_EXTRACT_:
-----

Gabriele von Schrenck-Notzing (1872–1953) was a German baroness and 20th-century female aviator.

== Family ==
Born on 18 July 1872 in Stuttgart, Germany as Gabriele Siegle, Gabriele von Shrenck-Notzing was a daughter of Julie (Wetzel) von Siegle and Gustav von Siegle (1840-1905), an industrialist in Stuttgart, Germany who became co-owner of BASF, the German chemical manufacturer which would later become part of the chemical and pharmaceutical conglomerate IG Farben.

During her formative years, Gabriele Siegle primarily resided at the Villa Reinsburg in Stuttgart with her parents and seven siblings, but also spent part of this time with them at Friedensfels, the Siegle's estate in Germany's Upper Palatinate region. The family also summered at their Lake Starnberg home, Ammerland, also known as Villa Siegle. In 1887, her father was elected to the German Reichstag, representing Württemberg in Berlin from 1887-1898.

-----

(Saved data entries)
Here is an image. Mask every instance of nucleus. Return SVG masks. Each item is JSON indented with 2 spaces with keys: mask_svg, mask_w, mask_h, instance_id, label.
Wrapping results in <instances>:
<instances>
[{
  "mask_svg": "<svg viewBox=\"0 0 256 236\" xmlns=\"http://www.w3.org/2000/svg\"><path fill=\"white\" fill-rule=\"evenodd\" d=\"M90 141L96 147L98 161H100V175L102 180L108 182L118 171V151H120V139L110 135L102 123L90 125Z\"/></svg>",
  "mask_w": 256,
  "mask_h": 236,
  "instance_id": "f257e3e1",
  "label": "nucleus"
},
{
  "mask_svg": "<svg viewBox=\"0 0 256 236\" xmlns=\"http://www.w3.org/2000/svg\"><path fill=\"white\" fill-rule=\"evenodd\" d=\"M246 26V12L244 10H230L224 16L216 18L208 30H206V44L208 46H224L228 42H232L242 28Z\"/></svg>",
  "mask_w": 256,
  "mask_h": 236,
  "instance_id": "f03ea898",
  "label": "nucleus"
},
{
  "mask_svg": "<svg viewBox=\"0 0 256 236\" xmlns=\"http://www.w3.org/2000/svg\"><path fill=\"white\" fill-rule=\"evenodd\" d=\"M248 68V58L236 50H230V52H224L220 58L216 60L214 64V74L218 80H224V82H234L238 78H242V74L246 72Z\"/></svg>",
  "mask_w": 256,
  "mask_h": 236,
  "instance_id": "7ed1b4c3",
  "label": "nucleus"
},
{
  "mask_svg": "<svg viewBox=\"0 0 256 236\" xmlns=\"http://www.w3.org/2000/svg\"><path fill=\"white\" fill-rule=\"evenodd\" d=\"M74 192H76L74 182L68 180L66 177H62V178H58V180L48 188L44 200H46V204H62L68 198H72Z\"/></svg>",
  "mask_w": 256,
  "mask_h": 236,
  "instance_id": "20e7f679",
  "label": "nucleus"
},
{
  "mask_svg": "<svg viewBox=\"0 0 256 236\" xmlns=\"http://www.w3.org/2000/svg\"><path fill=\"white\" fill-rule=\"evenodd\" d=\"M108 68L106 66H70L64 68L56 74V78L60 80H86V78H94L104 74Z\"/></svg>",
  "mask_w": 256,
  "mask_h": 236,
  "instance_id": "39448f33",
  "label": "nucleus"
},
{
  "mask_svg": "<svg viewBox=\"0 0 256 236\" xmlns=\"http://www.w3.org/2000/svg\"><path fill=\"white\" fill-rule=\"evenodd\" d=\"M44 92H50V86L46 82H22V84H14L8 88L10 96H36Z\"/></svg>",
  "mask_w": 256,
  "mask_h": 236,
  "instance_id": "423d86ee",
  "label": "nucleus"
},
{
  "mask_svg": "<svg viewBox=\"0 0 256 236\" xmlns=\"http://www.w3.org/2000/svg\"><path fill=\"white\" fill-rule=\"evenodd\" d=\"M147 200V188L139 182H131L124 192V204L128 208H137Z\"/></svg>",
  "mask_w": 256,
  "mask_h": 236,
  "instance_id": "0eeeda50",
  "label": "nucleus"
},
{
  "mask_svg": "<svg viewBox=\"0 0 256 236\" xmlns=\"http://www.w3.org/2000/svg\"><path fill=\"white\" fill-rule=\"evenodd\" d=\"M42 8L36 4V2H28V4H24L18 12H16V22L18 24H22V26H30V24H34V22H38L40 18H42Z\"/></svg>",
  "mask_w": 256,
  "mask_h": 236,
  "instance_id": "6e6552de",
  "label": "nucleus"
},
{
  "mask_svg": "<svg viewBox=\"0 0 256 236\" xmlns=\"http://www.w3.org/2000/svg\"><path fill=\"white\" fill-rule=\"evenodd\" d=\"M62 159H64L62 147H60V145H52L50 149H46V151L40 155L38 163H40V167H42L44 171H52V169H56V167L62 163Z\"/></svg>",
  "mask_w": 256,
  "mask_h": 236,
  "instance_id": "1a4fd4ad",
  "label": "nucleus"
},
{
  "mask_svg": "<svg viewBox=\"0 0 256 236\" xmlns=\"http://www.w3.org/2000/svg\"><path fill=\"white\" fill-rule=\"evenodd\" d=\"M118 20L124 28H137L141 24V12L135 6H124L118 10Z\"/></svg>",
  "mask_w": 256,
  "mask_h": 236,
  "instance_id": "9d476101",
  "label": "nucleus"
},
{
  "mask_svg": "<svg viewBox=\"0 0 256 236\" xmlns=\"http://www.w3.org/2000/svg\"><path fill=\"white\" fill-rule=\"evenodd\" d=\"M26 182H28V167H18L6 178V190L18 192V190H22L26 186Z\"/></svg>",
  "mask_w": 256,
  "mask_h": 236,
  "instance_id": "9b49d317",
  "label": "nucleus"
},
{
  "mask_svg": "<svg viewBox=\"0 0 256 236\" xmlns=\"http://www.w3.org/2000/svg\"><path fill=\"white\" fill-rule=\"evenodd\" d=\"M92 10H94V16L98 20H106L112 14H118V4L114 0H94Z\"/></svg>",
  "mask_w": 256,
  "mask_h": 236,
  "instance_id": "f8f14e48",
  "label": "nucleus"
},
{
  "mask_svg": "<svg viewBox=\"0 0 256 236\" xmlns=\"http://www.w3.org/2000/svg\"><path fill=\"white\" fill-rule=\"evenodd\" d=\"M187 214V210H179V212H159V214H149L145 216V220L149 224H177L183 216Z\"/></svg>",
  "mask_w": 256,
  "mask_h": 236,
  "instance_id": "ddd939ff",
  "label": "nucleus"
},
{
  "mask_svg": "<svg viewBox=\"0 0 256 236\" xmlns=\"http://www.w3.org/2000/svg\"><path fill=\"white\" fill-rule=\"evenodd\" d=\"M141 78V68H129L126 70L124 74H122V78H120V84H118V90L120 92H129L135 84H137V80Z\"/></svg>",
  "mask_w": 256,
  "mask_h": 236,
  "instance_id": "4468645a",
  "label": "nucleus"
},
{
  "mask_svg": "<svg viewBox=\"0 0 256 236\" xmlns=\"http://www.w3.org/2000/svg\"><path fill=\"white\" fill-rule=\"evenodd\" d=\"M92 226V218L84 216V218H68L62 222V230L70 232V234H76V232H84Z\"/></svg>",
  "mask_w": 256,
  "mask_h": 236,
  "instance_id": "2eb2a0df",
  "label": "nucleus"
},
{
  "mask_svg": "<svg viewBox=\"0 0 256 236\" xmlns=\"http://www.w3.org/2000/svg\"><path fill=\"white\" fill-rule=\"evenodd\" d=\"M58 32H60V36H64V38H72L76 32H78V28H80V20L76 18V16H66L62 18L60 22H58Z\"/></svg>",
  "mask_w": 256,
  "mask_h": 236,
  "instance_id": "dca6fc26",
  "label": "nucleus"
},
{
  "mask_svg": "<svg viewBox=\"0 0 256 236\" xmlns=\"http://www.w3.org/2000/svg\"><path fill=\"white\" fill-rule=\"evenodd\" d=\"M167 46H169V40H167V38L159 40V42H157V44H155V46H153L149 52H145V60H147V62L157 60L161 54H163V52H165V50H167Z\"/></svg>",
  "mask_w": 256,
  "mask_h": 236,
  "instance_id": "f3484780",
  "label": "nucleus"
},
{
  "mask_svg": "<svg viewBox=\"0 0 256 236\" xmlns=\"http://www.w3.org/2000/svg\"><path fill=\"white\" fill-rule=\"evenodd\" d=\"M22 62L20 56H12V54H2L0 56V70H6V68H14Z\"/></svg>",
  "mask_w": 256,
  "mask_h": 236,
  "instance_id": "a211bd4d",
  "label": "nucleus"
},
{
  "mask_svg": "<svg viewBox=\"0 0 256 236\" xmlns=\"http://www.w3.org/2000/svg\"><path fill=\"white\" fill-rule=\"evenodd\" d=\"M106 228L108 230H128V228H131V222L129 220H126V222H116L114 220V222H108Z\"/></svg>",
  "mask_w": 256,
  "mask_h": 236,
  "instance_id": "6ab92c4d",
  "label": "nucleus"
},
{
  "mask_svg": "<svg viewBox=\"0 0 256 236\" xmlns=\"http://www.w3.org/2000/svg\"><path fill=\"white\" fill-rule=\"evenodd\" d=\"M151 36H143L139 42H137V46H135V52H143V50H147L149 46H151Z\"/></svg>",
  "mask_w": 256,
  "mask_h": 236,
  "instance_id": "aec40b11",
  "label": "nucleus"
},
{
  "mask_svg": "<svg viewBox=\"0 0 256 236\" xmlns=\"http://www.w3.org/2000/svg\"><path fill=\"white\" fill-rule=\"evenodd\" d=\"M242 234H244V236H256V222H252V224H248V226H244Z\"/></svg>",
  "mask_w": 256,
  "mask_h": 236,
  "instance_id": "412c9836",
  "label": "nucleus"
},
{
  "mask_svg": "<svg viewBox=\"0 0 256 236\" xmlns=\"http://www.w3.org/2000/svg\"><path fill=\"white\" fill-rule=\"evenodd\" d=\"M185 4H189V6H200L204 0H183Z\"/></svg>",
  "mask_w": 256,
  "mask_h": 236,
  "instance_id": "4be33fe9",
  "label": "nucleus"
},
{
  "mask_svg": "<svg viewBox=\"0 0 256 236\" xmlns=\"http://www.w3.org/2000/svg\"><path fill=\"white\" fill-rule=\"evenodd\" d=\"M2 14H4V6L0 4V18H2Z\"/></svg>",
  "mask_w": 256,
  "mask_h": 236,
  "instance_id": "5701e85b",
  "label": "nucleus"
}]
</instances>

-----

_TASKS FOR THIS EXERCISE_:
1) List every Siegle family residence named in the biography, giving each one's location as the text states it.
2) Rewrite the biography starting with "During her formative" and going on through "Berlin from 1887-1898.", replacing "summered" with "vacationed".

_SOLVED PROBLEMS_:
1)
- Villa Reinsburg, in Stuttgart
- Friedensfels, in Germany's Upper Palatinate region
- Ammerland, also known as Villa Siegle, at Lake Starnberg

2)
During her formative years, Gabriele Siegle primarily resided at the Villa Reinsburg in Stuttgart with her parents and seven siblings, but also spent part of this time with them at Friedensfels, the Siegle's estate in Germany's Upper Palatinate region. The family also vacationed at their Lake Starnberg home, Ammerland, also known as Villa Siegle. In 1887, her father was elected to the German Reichstag, representing Württemberg in Berlin from 1887-1898.